Job:
Could you repeat, word for word, every line from the one containing "Among (x=57, y=221)" through the final line of the records below, and nothing else?
---
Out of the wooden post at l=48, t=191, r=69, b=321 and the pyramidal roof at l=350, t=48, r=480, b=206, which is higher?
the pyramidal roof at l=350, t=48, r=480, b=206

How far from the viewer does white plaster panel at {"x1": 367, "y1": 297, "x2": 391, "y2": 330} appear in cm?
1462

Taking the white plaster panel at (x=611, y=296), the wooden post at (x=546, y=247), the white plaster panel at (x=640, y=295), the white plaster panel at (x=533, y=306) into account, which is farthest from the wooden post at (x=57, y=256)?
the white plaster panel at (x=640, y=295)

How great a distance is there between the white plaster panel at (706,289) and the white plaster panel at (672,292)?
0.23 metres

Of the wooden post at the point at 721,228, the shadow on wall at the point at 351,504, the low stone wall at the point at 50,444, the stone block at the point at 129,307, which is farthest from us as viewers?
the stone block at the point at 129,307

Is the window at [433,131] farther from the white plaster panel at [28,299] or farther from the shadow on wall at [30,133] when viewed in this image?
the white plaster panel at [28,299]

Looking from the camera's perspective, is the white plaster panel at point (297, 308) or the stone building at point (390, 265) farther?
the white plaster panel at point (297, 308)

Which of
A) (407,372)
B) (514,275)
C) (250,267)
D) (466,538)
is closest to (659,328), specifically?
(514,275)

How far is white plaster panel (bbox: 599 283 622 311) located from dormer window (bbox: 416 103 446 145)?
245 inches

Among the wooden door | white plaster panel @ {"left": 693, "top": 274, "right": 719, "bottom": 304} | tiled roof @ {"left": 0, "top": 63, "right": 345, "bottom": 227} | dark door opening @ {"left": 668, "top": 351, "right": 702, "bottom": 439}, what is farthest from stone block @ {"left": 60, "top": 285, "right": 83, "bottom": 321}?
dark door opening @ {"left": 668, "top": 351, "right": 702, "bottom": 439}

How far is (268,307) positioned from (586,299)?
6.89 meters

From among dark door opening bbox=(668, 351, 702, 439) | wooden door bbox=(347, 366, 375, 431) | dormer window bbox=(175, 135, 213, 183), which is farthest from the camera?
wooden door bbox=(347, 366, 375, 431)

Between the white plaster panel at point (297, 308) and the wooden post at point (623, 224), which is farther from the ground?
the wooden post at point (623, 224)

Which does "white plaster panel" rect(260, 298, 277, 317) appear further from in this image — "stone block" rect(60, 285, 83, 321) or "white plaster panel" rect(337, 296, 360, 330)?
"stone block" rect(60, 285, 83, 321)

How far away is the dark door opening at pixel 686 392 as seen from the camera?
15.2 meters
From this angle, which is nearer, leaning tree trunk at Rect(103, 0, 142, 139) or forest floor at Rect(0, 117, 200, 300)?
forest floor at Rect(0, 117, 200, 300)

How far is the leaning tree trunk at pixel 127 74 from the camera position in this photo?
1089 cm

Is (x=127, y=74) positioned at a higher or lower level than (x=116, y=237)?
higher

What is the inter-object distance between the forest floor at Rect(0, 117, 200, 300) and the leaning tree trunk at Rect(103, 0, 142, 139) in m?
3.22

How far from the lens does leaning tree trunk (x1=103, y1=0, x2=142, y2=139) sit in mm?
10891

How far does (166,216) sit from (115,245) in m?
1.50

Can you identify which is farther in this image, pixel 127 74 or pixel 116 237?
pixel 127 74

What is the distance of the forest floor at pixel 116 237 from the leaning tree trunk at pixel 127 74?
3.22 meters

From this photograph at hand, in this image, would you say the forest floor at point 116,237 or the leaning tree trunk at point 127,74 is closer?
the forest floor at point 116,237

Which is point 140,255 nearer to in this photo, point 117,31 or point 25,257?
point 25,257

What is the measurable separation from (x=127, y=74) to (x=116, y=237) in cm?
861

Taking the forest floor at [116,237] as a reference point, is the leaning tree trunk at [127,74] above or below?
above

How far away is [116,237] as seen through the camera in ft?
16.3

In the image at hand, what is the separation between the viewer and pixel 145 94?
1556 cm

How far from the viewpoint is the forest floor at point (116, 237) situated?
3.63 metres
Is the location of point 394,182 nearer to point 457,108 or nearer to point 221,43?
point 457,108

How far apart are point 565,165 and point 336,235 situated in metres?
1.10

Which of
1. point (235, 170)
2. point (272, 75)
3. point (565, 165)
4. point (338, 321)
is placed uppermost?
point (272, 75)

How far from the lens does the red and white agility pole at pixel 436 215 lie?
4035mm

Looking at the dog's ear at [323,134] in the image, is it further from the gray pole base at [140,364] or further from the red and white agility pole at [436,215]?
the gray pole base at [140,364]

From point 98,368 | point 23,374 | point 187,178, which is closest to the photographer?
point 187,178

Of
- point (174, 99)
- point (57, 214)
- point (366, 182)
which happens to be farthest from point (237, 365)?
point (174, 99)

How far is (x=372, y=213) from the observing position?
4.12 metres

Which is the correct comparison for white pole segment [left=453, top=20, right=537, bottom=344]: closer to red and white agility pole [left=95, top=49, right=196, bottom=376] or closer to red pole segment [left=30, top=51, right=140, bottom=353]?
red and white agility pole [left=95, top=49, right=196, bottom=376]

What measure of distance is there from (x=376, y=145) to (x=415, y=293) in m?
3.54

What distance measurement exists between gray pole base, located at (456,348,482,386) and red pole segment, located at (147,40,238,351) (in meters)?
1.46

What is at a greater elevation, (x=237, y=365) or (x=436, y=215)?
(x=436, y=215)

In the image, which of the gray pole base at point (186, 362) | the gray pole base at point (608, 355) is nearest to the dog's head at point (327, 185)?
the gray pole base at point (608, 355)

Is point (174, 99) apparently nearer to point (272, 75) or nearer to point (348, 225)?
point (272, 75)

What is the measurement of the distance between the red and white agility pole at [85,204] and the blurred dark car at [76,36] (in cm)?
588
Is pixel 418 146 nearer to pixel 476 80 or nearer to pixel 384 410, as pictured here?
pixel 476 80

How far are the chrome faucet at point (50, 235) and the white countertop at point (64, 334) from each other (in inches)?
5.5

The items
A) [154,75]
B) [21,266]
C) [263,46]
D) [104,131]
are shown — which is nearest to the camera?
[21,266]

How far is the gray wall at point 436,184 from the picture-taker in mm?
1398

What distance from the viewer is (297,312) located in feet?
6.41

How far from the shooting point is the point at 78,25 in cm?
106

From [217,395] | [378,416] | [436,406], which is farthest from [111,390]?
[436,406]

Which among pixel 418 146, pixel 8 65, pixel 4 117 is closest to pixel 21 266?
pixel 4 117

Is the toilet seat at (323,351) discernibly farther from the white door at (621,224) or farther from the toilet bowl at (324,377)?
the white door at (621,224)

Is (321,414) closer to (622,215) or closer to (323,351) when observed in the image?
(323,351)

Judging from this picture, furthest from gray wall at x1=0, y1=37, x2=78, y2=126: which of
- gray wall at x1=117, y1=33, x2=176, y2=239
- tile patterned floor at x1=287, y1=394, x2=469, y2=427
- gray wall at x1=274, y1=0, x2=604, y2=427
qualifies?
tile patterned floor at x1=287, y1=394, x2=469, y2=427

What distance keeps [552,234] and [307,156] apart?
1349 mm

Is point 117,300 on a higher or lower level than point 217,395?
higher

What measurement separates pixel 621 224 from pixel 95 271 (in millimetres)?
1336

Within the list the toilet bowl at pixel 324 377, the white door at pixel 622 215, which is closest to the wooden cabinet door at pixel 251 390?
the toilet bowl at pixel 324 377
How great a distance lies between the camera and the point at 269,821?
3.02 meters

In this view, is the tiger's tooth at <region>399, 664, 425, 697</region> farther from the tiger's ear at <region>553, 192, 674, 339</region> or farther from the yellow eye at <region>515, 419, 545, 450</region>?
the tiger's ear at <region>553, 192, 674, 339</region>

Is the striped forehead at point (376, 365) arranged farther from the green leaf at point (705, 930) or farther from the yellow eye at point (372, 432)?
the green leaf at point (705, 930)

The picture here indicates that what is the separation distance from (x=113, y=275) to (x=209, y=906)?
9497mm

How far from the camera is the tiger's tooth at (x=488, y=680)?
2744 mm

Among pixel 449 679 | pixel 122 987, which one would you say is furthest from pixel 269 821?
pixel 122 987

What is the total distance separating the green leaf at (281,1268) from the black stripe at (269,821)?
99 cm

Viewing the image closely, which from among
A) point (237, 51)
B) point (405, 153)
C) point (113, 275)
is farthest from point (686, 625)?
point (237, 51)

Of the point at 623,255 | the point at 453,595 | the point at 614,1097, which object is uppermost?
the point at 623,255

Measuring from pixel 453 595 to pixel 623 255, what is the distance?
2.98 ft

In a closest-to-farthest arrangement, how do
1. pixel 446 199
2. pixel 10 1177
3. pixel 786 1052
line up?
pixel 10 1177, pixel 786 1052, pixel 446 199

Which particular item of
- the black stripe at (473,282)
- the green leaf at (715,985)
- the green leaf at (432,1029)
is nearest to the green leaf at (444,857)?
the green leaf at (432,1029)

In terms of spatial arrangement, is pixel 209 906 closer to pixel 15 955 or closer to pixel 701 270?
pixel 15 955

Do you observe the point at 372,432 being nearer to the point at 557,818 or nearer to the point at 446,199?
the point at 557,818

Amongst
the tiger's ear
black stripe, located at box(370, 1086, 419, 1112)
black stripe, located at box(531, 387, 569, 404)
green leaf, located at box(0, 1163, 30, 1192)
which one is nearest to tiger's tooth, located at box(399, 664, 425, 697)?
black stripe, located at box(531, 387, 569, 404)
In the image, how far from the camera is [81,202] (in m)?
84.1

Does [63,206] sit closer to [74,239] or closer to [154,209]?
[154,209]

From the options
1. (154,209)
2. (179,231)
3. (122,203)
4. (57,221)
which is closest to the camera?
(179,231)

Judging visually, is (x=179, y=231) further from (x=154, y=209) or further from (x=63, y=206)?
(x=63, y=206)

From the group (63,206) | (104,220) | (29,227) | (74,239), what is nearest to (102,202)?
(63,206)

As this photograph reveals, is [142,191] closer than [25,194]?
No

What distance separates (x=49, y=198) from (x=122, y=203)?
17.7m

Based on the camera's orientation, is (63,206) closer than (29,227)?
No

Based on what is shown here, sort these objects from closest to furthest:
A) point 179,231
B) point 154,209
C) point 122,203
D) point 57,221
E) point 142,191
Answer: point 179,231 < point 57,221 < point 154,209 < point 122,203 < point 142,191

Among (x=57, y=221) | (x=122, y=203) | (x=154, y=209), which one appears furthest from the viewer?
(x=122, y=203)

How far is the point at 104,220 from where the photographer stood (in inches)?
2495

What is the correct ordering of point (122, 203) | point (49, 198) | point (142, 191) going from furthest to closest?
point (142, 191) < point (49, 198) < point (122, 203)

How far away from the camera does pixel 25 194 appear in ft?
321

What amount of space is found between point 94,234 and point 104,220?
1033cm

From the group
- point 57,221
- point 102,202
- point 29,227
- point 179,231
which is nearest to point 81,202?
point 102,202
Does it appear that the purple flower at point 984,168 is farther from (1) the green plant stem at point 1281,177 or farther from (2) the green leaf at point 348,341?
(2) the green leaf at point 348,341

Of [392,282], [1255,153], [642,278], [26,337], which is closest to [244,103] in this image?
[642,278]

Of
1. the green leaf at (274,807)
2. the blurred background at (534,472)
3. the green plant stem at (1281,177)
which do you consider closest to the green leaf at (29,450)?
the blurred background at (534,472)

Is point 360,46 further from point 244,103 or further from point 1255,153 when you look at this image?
---
Answer to the problem:
Among (x=57, y=221) | (x=122, y=203) | (x=154, y=209), which one appears furthest from the viewer?
(x=122, y=203)

How far is the point at 104,220 from where the photographer stood (in inches)?
2495

What is the correct ordering of point (122, 203) | point (49, 198) | point (142, 191) going from furthest to closest?
point (142, 191) < point (49, 198) < point (122, 203)

How far away from the camera does pixel 25 194 appear in ft?
321

What amount of space is found between point 94,234 and point 104,220?
1033cm

From the group
- point 57,221
- point 102,202
- point 29,227
- point 179,231
which is nearest to point 81,202?
point 102,202
Does it appear that the purple flower at point 984,168 is farther from (1) the green plant stem at point 1281,177 or farther from (2) the green leaf at point 348,341?
(2) the green leaf at point 348,341

Of [392,282], [1255,153], [642,278], [26,337], which is closest to [244,103] in this image?
[642,278]

Of
1. the green leaf at (274,807)
2. the blurred background at (534,472)
3. the green plant stem at (1281,177)
which do you consider closest to the green leaf at (29,450)?
the blurred background at (534,472)

Is point 360,46 further from point 244,103 or further from point 1255,153 when you look at this image?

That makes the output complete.